By Jack Queen
(Reuters) – A Connecticut jury began its third day of deliberations on Wednesday to decide how much conspiracy theorist Alex Jones must pay families of victims of the 2012 Sandy Hook Elementary School mass shooting for falsely claiming that the massacre was a hoax.
Closing arguments concluded last Thursday in Waterbury, Connecticut, not far from where a gunman killed 20 schoolchildren and six staff members in the town of Newtown.
Jones claimed for years that the massacre was staged by the government as part of a plot to take away Americans’ guns.

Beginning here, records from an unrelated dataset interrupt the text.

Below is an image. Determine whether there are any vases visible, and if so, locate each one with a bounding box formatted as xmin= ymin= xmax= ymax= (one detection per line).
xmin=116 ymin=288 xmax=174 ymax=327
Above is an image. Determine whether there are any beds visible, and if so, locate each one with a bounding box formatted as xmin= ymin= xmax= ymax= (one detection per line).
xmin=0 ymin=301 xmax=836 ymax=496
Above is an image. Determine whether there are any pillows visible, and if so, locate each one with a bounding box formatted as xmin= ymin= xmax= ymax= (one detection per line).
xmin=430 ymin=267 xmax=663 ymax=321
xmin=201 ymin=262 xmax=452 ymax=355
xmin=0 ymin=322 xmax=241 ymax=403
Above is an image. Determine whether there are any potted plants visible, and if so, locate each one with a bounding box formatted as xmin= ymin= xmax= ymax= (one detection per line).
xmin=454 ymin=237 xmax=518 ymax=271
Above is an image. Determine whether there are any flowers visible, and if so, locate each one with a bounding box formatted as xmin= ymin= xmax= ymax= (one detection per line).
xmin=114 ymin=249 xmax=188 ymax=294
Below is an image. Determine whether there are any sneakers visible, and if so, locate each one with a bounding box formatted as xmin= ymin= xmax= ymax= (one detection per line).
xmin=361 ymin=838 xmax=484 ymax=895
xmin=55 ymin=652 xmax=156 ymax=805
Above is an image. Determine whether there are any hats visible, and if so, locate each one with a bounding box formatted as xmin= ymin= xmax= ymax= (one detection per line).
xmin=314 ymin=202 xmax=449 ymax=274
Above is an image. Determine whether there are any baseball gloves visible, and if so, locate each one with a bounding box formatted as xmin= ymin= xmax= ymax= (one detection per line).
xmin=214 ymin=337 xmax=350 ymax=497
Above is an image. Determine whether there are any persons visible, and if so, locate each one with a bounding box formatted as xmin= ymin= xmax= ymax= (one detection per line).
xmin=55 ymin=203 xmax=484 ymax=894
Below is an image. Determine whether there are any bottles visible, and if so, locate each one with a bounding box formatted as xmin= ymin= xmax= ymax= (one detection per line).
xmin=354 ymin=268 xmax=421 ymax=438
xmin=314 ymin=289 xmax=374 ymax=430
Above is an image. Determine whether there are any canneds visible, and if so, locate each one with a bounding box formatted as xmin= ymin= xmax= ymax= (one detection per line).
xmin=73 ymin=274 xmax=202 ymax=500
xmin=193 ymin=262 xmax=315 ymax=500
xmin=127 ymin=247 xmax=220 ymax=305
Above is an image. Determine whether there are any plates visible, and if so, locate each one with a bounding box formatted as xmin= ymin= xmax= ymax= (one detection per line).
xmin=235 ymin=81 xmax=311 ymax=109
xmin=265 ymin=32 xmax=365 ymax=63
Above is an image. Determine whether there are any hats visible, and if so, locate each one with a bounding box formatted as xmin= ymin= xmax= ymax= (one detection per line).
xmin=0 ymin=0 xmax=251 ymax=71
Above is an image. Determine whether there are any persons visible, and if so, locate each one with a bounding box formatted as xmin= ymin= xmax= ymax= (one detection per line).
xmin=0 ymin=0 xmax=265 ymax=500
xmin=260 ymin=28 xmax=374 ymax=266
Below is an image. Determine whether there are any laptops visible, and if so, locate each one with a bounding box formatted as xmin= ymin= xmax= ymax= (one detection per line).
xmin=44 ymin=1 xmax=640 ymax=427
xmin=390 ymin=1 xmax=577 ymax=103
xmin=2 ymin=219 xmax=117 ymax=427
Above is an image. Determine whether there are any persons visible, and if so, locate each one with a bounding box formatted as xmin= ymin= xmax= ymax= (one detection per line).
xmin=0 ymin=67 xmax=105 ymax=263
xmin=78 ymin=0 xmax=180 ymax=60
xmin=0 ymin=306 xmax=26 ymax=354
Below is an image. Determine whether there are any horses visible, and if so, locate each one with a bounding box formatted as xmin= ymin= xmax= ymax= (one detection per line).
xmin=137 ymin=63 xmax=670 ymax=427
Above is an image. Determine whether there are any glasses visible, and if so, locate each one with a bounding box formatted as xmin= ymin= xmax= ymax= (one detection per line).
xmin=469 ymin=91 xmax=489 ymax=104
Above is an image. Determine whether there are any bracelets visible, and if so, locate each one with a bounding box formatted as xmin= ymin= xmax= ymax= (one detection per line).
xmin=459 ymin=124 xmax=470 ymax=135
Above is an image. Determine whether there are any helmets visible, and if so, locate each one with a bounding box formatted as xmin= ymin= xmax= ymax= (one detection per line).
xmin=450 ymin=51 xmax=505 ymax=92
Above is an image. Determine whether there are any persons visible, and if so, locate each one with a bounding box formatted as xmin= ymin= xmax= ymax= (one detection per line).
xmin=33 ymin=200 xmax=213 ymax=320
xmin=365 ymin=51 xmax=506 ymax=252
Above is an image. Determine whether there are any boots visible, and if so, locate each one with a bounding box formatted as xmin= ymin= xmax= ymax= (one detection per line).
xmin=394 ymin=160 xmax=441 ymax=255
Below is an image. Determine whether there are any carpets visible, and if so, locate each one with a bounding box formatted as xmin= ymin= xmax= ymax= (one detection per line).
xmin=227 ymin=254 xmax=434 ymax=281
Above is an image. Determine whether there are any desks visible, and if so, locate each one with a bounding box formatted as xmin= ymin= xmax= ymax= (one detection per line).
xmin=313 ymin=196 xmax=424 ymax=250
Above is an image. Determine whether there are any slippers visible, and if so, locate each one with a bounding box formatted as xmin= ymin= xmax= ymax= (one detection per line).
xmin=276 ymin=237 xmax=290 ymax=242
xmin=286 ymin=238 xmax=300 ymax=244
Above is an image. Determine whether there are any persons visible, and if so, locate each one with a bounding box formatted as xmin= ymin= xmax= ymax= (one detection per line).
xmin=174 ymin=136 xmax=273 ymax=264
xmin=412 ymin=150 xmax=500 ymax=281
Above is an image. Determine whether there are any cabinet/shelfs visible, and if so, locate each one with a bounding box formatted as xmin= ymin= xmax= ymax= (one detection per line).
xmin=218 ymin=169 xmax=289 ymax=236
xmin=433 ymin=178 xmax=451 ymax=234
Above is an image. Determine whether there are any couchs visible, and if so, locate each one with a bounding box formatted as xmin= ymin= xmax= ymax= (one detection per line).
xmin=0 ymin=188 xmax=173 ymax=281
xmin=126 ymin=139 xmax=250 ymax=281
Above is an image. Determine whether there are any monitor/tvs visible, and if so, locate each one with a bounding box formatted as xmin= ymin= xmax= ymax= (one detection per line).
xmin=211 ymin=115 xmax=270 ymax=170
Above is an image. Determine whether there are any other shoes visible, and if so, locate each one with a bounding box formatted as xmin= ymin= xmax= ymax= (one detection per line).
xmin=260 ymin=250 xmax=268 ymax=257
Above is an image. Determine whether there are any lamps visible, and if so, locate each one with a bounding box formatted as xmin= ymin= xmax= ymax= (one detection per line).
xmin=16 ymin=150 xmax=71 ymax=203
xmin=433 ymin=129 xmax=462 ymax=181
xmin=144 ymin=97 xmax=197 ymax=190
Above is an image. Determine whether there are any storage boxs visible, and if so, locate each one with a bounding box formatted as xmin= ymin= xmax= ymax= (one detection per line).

In August, another jury found Jones and his company must pay $49.3 million to Sandy Hook parents in a similar case in Austin, Texas, where his Infowars website is based.
Lawyers for the families of eight Sandy Hook victims in the Connecticut case said Jones and his company, Free Speech Systems LLC, cashed in for years on lies about the shooting, which drove traffic to his Infowars website and sales of products there.
Jones, who has since acknowledged the shooting occurred, also testified, railed against his “liberal” critics and refused to apologize to the families.
Jones was not permitted to dispute his liability for damages in the case after Judge Barbara Bellis issued a default judgment last year because he repeatedly failed to comply with court orders.